I would think there are many more out there who aren't. Since most deaf children are born to hearing parents (who undoubtedly have no signing background) it is not possible for the deaf child to get equal amounts of exposure to both signing and speech right from the get go. It takes time to learn sign, and until a parent is fluent in it, the scale is going to be tilted more towards speech. And vice versa for a child born to deaf parents (and even harder to go this way because a hearing parent can learn sign, but the deaf parent can't learn speech if they don't already have it).
Theoretically, I'll have to concede that your points are valid. However, with the diagnosis coming in at younger and younger ages, the parent can develop fluency along with the child, and studies have shown that even when exposed to less than fluent models, the child will develop fluency greater than his models. And, if a child is diagnosed in infancy, the language models to not have to be grammatically and syntactically correct for the child to acquire the language. Just think how many hearing arents talk to their hearing children in shortened sentences, mispronounced words, and incorrect sytax. "See doggie?" is hardly proper English, but the kids pick up on grammatical rules and syntactical rules anyway. It took me quite a while to achieve what I would call fluency in ASL, but in the interim, I had my son around several ASL native signers and their children to fill in the gaps. That also improved my signing skills much more quickly than had I simply relied on classes. At the same time, my son was wearing bi-naural HAs, and attending AVT 4 times a week, so he was getting the oral side as well. And I know quite a few CODAs who were exposed to ASL via their parents, but had equal exposure to spoken English via other family members, siblings, playmates, etc. and were therefore fluent in both languages at an early age. It's not impossible.

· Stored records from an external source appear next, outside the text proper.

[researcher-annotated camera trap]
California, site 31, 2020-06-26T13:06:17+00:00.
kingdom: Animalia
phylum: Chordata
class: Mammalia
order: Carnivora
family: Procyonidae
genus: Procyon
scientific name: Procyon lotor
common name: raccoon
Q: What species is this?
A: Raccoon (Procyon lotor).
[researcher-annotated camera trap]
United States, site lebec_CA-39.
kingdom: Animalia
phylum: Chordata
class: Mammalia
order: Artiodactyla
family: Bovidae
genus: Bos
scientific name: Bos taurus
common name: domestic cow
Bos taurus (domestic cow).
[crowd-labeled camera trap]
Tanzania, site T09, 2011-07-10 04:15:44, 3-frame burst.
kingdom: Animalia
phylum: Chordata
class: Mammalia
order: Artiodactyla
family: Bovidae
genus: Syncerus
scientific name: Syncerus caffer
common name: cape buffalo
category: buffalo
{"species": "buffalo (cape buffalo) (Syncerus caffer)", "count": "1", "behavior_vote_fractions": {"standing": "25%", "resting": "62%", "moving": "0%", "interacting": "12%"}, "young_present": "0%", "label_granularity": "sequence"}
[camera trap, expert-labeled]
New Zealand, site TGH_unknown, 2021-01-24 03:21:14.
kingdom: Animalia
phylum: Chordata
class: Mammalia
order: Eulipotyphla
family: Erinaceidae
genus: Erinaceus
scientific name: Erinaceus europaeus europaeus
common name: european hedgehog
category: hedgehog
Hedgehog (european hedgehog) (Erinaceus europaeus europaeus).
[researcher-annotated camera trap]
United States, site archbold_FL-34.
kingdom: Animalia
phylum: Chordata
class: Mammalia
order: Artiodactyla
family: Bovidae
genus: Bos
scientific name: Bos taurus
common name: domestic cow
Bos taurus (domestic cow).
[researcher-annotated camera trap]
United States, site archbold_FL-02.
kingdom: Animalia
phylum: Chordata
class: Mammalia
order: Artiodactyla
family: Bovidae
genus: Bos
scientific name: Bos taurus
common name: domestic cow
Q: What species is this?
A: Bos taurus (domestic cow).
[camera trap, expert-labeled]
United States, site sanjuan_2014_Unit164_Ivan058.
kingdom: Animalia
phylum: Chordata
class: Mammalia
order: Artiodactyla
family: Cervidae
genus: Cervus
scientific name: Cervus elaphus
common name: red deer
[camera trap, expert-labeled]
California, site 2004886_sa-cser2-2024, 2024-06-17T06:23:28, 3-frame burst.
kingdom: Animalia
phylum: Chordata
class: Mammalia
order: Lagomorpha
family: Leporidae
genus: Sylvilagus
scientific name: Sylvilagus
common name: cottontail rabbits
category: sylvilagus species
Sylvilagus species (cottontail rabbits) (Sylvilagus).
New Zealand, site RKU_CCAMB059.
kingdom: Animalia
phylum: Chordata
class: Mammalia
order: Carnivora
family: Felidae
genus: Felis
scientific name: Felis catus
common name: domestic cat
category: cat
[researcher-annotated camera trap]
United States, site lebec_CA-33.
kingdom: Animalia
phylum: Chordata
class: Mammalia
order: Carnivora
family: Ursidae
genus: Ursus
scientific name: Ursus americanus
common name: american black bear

I never said that it wasn't necessary to be exposed to both to develop a preference, only that most people are already going to be biased towards one or the other (for the above reason).
If that is the case, then hearing children of deaf parents who are ASLers would have a lifetime preference for sign.
And to say that a deaf person who learns sign as an adult is going to prefer sign (after oral only exposure as a child) is a pretty bold statement. Are there statistics to back that one up?
There are posters on this board that prefer sign to speech even though they grew up in an oral environment. And the Gallaudet campus is full of oral deaf who didn't learn sign until they arrived at the campus, yet now, once having learned it, have developed a preference for ASL. As most college freshman are 18-19 years old, I would consider them to be adults. I personally know of several students tht my son went to school with, someof them CI users, who were mainstreamed until their high school school years and didn't learn sign until coming to the school for the deaf, that will now use oral communication when they have to, but much prefer signed communication.
Yes, we are doing sign with a CI. But I can tell you, Abby's preference is very much for oral. She has already told me that she doesn't want to sign anymore because she can hear again (mind you, she has very poor discrimination at the moment, but that, apparently, is good enough for her). I plan on keeping with it, because I feel it will help her in the long run, but that is my preference, not hers!